#### Exercise
Please reproduce the entries below exactly, leaving the pictures out.

#### Provided information

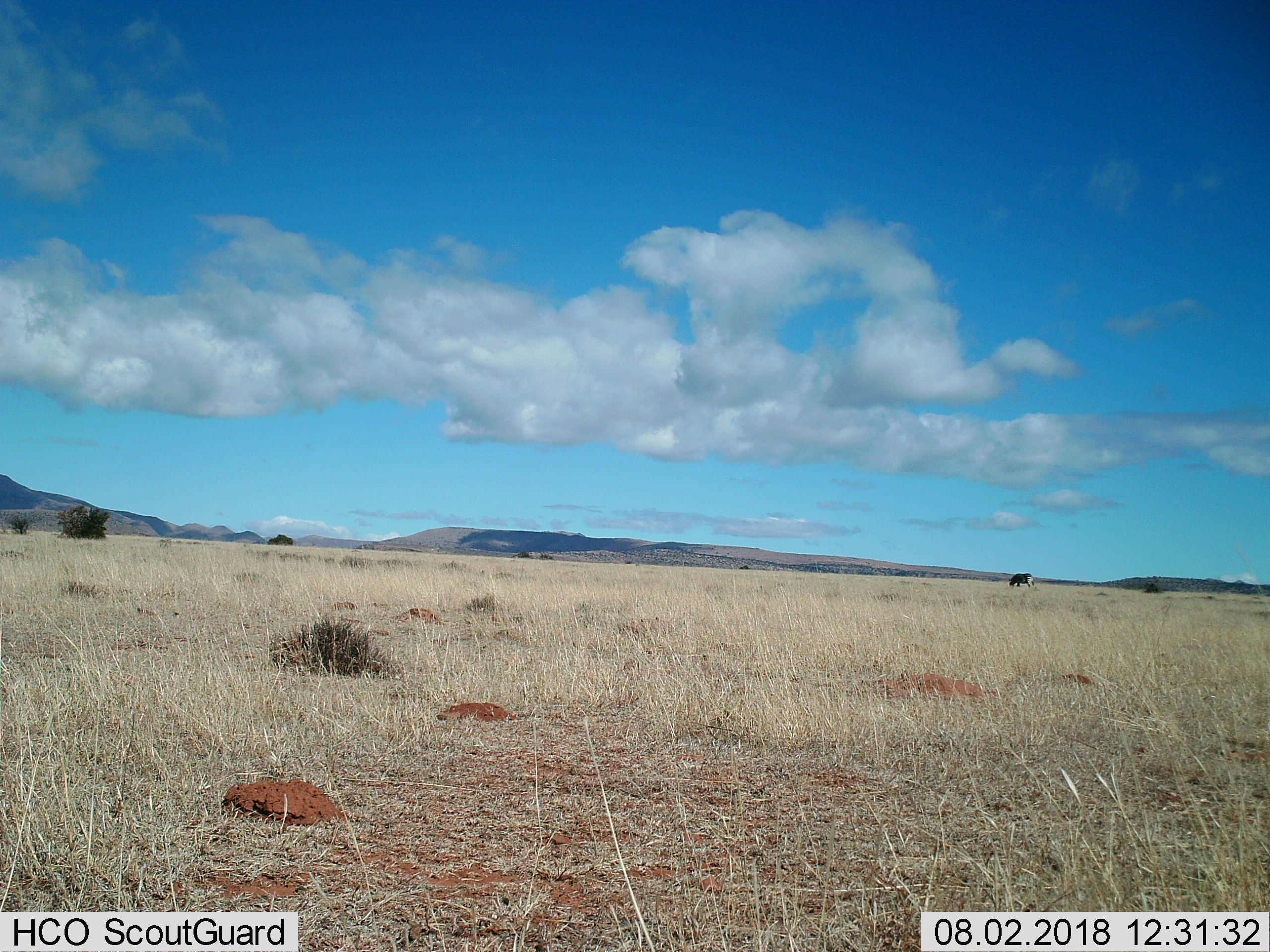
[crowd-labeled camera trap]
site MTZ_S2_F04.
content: unidentified animal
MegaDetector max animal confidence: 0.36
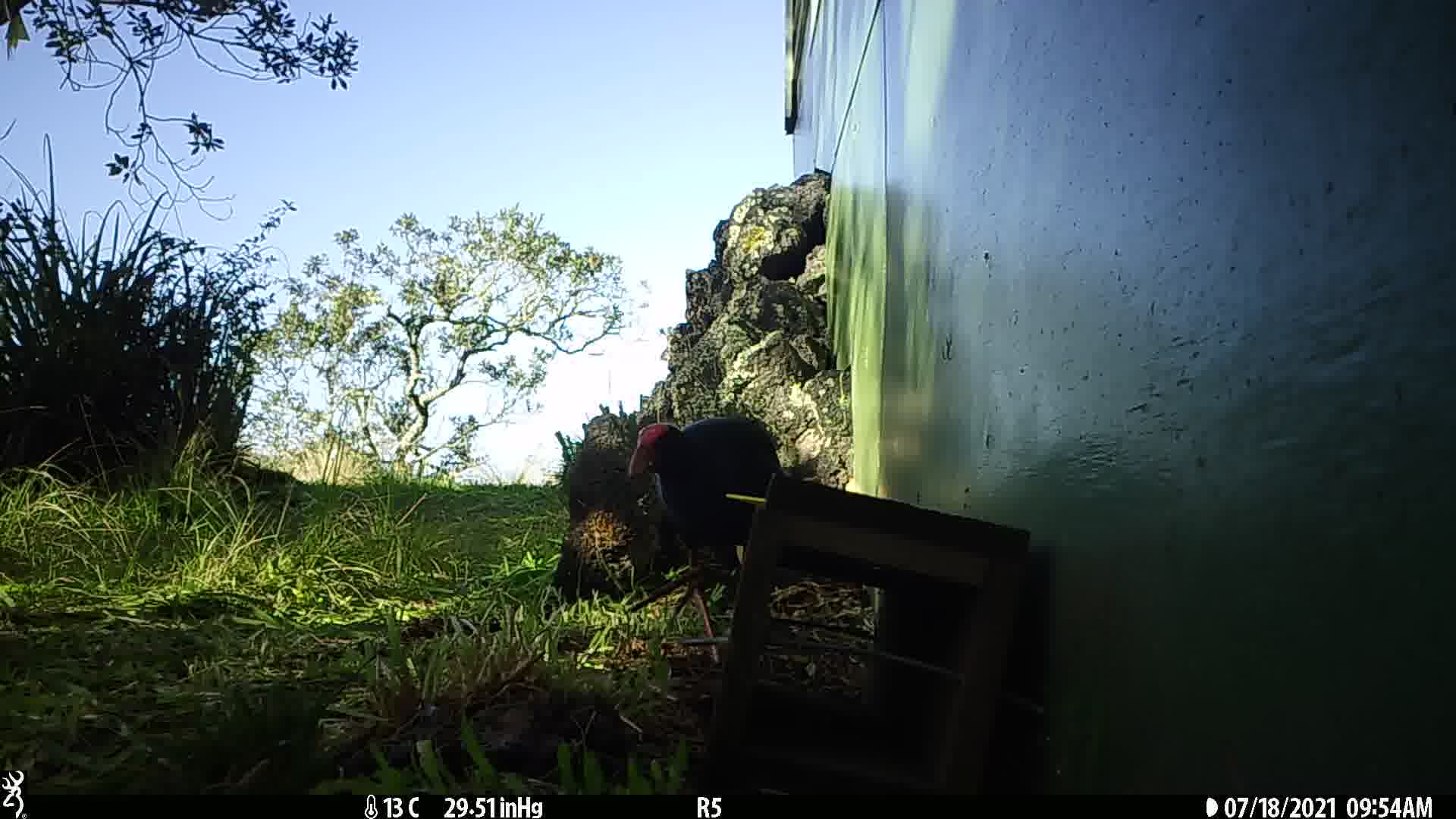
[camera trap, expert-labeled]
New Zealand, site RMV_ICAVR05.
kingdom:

#### The answer
[crowd-labeled camera trap]
site MTZ_S2_F04.
content: unidentified animal
MegaDetector max animal confidence: 0.36
[camera trap, expert-labeled]
New Zealand, site RMV_ICAVR05.
kingdom:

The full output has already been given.